▶ EXERCICE PROPOSÉ 1: D'après l'article sur la grève générale en Grèce, combien de manifestations ont été comptabilisées le 4 février 2016 ?
▶ EXERCICE PROPOSÉ 2: Recopiez fidèlement le passage de l'article sur la grève générale en Grèce qui va de « Dans des îles » jusqu'à « pas extrêmement motivés. ».
▶ EXERCICE PROPOSÉ 3: Traduisez en anglais la phrase suivante, tirée de l'article sur la grève du 4 février : « A Athènes, la manifestation a réuni entre 60’000 et 80’000 personnes. »

Grèce – La grève générale du 4 février : un succès dans un contexte politique nouveau

mercredi 10 février 2016.
 

Le 4 février 2016, la grève générale, la mobilisation sociale en Grèce, a été la plus importante depuis celles de la période allant jusqu’à fin 2011. La première caractéristique, la mobilisation et les grèves se sont déroulées dans toutes les villes, dans les villages, dans des petites villes, dans les bourgs : 111 manifestations ont été comptabilisées.

Dans des îles comme celles de Rhodes, de Corinthe et d’autres plus petites, les mobilisations ont été d’une ampleur inconnue par le passé. L’activisme radical des agriculteurs n’y est pas pour rien. La foire de Thessalonique n’a pas été inaugurée selon la tradition. Les forces de l’ordre ont été débordées et les lieux de la dite foire ont été occupés par les paysans en colère. Y compris des policiers, selon divers reportages, n’apparaissaient pas extrêmement motivés.

Plus généralement, le taux de participation à la grève proprement dite, dans le secteur des enseignants et des employés municipaux, est estimé par l’organisme d’étude syndical à 50 ou 55%. Ce qui doit être comparé aux 10 à 15% à l’occasion du mouvement de janvier 2016. A Athènes, la manifestation a réuni entre 60’000 et 80’000 personnes. Le PAME, organisation « de masse » du KKE, a, selon son habitude, manifesté de manière séparée, mais réunissait dans ses rangs pas loin de 20’000 personnes. Les composantes de la mobilisation indiquaient de fait l’émergence d’un bloc social s’opposant aux mesures du gouvernement. Tout sera fait par les forces de droite pour y mettre fin, pour briser sa dynamique. Mais, pour des fractions entières de la société, il en va de leur survie. La détermination des agriculteurs ou de secteurs qui voient aujourd’hui leur retraite pouvoir passer de 1000 euros à 600 s’aiguise pour l’instant.

Certes, la projection dans l’avenir – telle qu’elle existait en 2011 avec la perspective d’un gouvernement de gauche – n’est pas analogue. C’est là que convergent le social et le politique, autrement dit la construction d’un programme de transition crédible partant des besoins sociaux divers, les faisant converger en termes de droits et d’expression politique, ce qui passe, nécessairement, par le négatif, c’est-à-dire par l’objectif d’un renversement du gouvernement Tsipras 2 qui se présente comme le médiateur de l’application du mémorandum 3. Cette phase négative est souvent incomprise par les partisans de l’autonomie du social. Or, elle est partie intégrante de la dialectique propre à la lutte de classe où la construction d’un bloc social – celle de son encadrement militant enraciné dans une expérience nouvelle, parce que le contexte politique est nouveau, et est de facture inédite en termes de temporalité et de configuration de l’essentiel des forces à l’œuvre, au-delà de l’inertie historique – repose sur des initiatives politiques d’organisations entrant en syntonie avec les pulsions variées d’une société brutalisée. Ces interventions sont susceptibles de les amalgamer, au moins partiellement, et de les faire converger, dans une mise en question, à la racine, des lois et décrets intégrés, de facto mais dans le détail, dans le mémorandum 3. Ce qui implique une déstabilisation directe des pilotes « nationaux » et « internationaux » de l’ajustement mémorandaire. Selon un dernier sondage, Tsipras récolterait, actuellement, 15% des suffrages, ce qui signale son affaissement.

▶ DONNÉES FOURNIES:
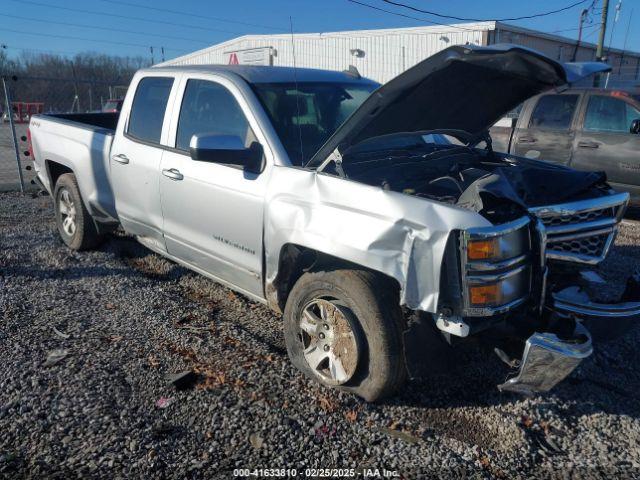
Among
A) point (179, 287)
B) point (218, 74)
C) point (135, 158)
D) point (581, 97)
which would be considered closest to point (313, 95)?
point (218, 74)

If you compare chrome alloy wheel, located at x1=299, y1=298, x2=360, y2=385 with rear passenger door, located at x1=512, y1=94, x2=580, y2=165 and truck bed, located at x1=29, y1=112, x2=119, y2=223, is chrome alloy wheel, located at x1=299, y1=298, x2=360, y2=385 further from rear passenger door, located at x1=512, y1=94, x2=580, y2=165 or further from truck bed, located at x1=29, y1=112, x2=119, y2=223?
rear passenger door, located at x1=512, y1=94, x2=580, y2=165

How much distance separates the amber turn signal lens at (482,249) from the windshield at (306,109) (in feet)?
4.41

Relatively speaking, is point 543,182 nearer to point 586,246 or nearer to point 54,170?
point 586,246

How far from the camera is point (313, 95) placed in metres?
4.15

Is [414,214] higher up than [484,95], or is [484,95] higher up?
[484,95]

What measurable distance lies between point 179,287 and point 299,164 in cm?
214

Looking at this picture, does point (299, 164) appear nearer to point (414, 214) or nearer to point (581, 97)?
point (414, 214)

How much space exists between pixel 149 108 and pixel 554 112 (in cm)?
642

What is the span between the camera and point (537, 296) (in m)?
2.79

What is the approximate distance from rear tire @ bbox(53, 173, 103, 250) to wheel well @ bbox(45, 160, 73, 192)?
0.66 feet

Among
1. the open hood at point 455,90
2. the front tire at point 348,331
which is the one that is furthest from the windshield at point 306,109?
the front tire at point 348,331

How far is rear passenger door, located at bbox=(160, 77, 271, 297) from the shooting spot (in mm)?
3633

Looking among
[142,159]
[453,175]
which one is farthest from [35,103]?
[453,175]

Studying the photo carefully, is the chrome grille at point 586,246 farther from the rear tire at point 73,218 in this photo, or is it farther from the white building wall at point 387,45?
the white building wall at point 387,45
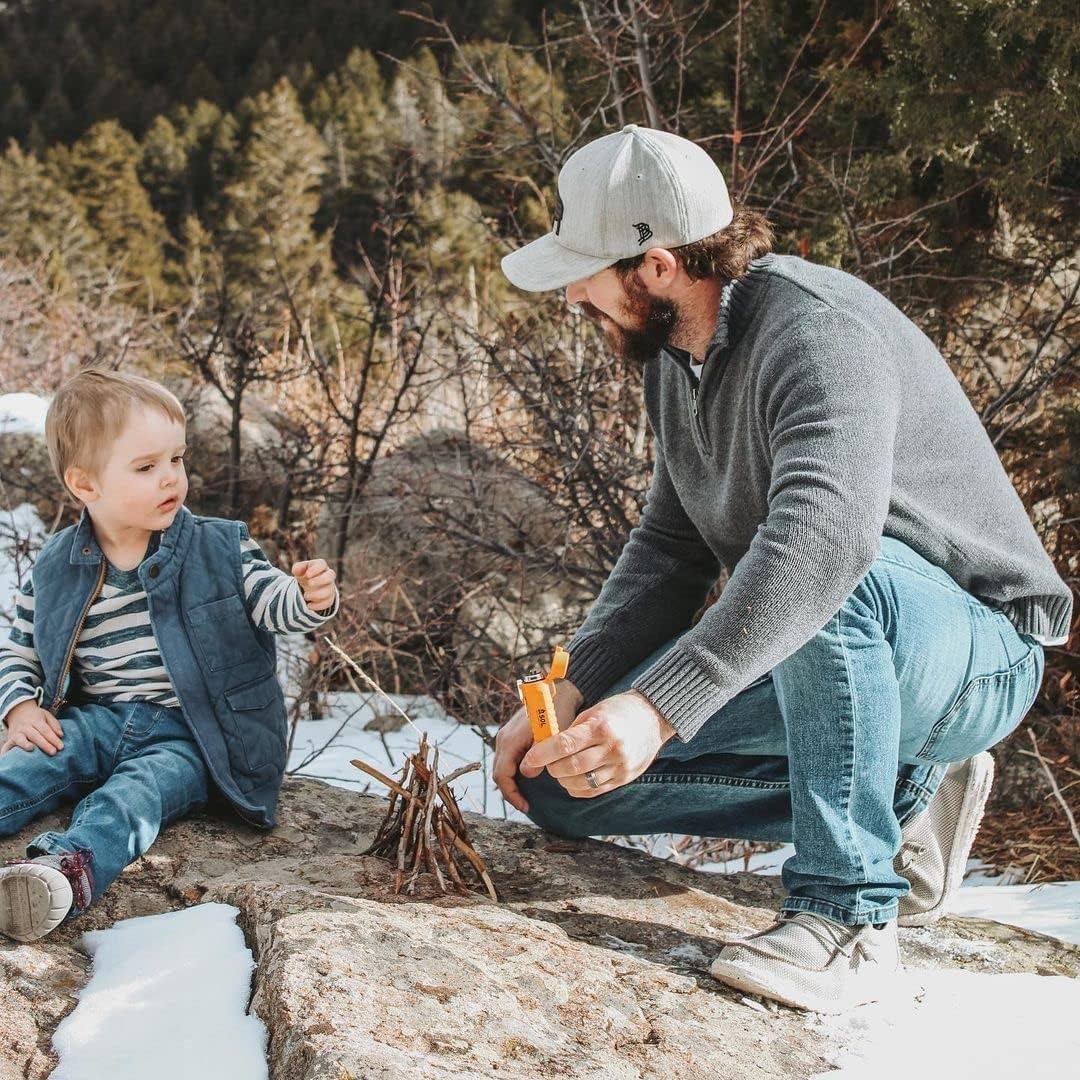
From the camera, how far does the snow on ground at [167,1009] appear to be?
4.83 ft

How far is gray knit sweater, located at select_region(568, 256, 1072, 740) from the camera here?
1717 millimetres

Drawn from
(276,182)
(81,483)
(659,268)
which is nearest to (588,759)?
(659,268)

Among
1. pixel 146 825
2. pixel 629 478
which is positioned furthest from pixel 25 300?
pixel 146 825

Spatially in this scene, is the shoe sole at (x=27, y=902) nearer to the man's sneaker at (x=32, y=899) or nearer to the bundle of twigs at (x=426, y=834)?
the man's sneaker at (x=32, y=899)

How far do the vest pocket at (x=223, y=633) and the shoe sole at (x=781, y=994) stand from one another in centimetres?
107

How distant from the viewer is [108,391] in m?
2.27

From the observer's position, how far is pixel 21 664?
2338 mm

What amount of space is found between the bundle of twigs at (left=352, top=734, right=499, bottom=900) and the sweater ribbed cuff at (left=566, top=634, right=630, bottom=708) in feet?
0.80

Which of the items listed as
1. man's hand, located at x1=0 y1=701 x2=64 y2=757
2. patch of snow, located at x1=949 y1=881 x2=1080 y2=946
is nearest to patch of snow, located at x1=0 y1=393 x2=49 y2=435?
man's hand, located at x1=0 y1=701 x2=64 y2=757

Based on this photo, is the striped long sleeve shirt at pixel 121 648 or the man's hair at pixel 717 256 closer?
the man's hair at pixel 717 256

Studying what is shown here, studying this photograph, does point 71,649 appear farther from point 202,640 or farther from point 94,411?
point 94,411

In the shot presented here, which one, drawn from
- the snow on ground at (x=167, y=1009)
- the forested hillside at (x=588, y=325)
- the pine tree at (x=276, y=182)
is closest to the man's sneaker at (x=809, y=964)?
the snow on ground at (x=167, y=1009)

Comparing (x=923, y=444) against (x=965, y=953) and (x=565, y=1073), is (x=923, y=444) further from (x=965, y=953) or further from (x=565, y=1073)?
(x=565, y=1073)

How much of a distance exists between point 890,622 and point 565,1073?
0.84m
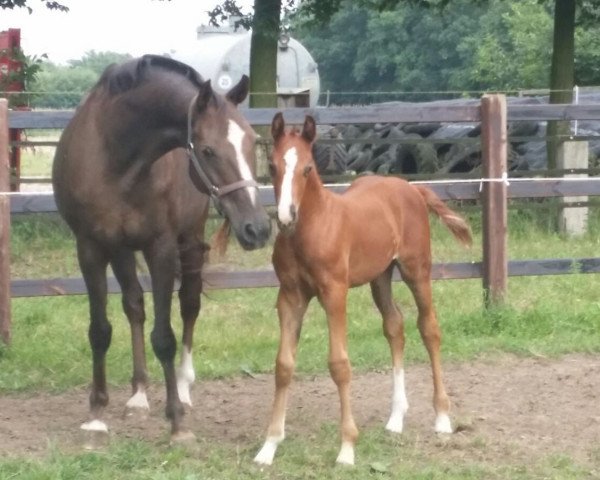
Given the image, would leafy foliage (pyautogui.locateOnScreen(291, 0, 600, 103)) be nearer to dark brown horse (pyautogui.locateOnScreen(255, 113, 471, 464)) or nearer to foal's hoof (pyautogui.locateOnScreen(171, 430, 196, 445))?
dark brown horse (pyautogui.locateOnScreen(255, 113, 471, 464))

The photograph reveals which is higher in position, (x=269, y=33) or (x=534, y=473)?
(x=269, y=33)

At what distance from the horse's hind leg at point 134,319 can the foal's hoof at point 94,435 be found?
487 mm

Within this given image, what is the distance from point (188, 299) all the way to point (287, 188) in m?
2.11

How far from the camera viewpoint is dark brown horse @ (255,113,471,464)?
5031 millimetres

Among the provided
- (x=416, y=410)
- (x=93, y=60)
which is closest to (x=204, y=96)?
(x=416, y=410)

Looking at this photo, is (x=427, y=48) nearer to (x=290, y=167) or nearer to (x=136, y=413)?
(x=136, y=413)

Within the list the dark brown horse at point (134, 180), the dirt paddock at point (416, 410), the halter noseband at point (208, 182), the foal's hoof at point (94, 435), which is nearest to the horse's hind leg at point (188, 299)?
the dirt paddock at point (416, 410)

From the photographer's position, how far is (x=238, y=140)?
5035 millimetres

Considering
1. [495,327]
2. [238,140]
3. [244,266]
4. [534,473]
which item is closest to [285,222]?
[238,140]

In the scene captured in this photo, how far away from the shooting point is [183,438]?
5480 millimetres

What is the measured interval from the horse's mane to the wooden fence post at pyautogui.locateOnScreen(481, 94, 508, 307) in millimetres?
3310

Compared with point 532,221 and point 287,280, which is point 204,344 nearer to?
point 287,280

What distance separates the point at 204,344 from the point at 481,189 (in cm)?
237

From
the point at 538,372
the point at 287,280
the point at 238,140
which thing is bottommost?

▶ SOLUTION DE L'EXERCICE 1: 111 manifestations.

▶ SOLUTION DE L'EXERCICE 2:
Dans des îles comme celles de Rhodes, de Corinthe et d’autres plus petites, les mobilisations ont été d’une ampleur inconnue par le passé. L’activisme radical des agriculteurs n’y est pas pour rien. La foire de Thessalonique n’a pas été inaugurée selon la tradition. Les forces de l’ordre ont été débordées et les lieux de la dite foire ont été occupés par les paysans en colère. Y compris des policiers, selon divers reportages, n’apparaissaient pas extrêmement motivés.

▶ SOLUTION DE L'EXERCICE 3: In Athens, the demonstration brought together between 60,000 and 80,000 people.